Latest ruling outlaws gender as a basis for determining annuities and life contracts

The European Court of Justice (ECJ) has won itself few friends among either pension providers or UK companies that happen to have final salary schemes, with its latest ruling which outlaws gender as a basis for determining annuities and life contracts. While actuaries deal with the world as it is, on the basis of highly reliable mortality tables which incontrovertibly show that women, on average, live longer than men, the ECJ deals in the idealised world of EC fairytales where all are equal in all possible regards.

Hence when the Belgian courts asked the ECJ to consider whether or not taking gender into account when writing private insurance contracts was proscribed by European anti-discrimination directives, the ECJ scratched its wig and decided it was. That this is a dafter ruling that the EU’s legendary obsession with straight bananas is manifest to all, since insurance is about statistics and probabilities, not about political correctness.

It may not be fair that women live longer than men, or that younger women have fewer motor accidents than younger men, but hey, facts are facts. Not in the world of the ECJ though. From 21 December 2012, gender-based decisions in the insurance services sector in the EU are out. While I find this deeply amusing, finance directors and trustee boards of final salary pension schemes will not. The present consequence of the mortality tables showing that men die earlier, on average, than their female colleagues, is that men enjoy a higher annual income, while women are expected to be drawing their somewhat smaller pensions for a few years more. Everything balances out in the round, as it were.
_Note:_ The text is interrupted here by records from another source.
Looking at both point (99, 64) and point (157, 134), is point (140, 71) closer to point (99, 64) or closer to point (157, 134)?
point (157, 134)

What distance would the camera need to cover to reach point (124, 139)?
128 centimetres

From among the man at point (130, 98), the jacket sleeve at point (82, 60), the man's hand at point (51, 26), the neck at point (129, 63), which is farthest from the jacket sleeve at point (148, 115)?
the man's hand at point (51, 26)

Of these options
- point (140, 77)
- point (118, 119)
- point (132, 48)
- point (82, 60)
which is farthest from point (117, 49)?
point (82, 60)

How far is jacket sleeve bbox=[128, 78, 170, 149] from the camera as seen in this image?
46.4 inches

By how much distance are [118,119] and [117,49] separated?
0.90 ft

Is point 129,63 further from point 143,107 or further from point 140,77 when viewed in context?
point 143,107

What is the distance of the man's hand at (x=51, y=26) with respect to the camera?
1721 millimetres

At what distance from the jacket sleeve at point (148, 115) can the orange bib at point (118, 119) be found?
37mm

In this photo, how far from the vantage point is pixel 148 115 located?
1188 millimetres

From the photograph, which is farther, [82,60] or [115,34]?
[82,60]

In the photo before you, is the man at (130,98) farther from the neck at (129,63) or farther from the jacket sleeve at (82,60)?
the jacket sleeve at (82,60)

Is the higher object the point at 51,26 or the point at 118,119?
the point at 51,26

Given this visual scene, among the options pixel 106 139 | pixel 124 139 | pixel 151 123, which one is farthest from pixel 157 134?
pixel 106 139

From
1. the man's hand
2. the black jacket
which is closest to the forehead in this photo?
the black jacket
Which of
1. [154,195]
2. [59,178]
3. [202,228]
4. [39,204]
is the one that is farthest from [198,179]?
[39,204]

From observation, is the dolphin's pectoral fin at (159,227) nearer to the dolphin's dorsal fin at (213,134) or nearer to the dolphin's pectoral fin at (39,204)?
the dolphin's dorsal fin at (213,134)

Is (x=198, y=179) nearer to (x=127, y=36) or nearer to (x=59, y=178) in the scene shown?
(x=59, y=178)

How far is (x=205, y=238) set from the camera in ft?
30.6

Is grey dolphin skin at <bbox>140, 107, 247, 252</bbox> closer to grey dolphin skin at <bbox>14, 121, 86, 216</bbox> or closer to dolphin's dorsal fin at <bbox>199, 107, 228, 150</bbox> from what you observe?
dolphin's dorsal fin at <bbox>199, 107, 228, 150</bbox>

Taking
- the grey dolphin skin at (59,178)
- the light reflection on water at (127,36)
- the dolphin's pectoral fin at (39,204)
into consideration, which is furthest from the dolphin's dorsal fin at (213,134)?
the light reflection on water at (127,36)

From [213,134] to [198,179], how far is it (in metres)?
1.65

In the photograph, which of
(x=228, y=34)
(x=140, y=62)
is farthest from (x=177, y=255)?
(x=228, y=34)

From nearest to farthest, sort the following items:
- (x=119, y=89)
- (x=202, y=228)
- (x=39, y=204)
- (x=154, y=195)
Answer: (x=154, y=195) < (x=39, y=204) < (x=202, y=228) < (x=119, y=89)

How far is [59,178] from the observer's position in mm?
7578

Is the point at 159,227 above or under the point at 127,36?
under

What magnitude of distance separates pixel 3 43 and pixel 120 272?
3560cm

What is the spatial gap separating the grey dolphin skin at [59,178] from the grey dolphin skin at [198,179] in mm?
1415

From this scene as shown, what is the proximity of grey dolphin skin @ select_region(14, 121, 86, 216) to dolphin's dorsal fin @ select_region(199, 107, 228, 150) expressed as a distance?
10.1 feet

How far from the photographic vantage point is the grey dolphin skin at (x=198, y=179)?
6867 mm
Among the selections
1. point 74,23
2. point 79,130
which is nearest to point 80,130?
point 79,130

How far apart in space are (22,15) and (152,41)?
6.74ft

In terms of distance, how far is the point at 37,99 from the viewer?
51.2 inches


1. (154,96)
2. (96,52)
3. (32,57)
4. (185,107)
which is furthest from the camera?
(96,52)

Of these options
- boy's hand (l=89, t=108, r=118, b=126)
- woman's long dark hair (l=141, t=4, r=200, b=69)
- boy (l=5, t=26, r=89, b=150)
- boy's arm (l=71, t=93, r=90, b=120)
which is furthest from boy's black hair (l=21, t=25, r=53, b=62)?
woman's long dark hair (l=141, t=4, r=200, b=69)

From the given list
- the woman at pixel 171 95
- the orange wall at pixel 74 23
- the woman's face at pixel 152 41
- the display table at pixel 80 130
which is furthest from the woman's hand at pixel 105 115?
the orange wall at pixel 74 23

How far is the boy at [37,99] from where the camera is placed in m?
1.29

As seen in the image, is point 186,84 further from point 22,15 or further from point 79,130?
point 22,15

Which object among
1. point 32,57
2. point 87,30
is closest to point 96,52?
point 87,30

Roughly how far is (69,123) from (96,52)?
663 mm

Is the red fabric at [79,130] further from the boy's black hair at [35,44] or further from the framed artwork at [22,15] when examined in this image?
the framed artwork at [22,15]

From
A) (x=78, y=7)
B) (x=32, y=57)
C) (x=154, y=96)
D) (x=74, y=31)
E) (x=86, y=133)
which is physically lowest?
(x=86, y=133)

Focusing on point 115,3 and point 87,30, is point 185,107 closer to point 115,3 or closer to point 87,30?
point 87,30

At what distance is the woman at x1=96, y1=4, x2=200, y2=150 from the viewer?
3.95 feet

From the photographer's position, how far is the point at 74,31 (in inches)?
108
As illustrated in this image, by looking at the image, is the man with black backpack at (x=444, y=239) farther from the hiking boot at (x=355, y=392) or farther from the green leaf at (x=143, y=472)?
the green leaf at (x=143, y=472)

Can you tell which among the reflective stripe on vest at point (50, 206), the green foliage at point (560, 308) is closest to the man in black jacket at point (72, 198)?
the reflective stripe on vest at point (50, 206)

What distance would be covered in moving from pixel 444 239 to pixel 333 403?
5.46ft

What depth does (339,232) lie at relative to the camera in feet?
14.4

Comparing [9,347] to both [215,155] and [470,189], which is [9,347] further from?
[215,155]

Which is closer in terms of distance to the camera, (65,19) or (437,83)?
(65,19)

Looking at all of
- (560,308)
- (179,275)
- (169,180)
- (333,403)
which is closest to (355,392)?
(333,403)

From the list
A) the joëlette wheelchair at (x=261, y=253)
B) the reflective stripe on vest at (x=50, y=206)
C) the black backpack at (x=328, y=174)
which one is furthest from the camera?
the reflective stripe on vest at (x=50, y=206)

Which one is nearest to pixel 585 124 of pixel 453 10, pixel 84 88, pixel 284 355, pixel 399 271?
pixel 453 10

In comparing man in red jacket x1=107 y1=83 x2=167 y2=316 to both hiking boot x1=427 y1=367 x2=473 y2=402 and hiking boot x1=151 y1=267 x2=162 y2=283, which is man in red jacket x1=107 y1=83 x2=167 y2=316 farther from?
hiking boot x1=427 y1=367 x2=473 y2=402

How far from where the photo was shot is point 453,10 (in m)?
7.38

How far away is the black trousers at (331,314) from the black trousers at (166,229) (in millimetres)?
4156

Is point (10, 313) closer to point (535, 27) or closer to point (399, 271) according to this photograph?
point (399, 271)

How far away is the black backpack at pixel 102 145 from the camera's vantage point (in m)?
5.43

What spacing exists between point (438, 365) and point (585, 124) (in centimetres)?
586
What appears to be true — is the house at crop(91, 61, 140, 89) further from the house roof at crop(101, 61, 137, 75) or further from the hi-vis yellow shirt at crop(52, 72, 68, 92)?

The industry’s solution will doubtless involve equalising annuities, which will be grossly unfair to some men and rather pleasing for some women who might get slightly larger annuities than they otherwise would have (though the industry might just level everything down). They were not being dealt with unfairly before, since the mathematical logic behind the annuity was flawless. Now there is a reasonable chance that they will be privileged at the expense of their male colleagues, which is “fair” according to the ECJ.

The irritating part for the finance function is that changes which incur time and expense will have to be made to schemes. Trustees will also have an extra duty, namely that of ensuring that the ECJ’s ruling is put into effect. Peter McDonald, pensions partner at PwC, points out that “in general, tax-free lump sums and pension transfer values will also need to be adjusted” – increasing costs and equalising payments, potentially leading to larger pension funding deficits. Proceed with great care.